**What you need to do:**
Return, exactly and in full, the lines of the records below starting at the one with "Działka morzem w" and ending at the one with "Victorian Flowers Cloth", and no other lines.

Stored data
*****
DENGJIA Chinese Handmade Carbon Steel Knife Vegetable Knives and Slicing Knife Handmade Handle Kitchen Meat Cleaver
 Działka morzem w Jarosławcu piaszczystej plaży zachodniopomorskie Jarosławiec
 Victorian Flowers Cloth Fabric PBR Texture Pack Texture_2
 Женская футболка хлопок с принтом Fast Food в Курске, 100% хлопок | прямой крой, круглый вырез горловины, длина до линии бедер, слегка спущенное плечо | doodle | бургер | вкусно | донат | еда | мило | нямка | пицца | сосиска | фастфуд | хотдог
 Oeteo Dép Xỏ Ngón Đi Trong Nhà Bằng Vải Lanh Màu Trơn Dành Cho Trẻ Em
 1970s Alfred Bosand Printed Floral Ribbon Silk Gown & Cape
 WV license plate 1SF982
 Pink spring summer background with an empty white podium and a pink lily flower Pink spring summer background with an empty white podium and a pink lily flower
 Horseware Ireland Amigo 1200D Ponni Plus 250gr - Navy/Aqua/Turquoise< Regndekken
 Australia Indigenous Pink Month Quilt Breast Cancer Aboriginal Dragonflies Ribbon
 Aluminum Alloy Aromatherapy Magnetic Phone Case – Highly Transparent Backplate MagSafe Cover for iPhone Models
*****
**Answer space:**
 Działka morzem w Jarosławcu piaszczystej plaży zachodniopomorskie Jarosławiec
 Victorian Flowers Cloth Fabric PBR Texture Pack Texture_2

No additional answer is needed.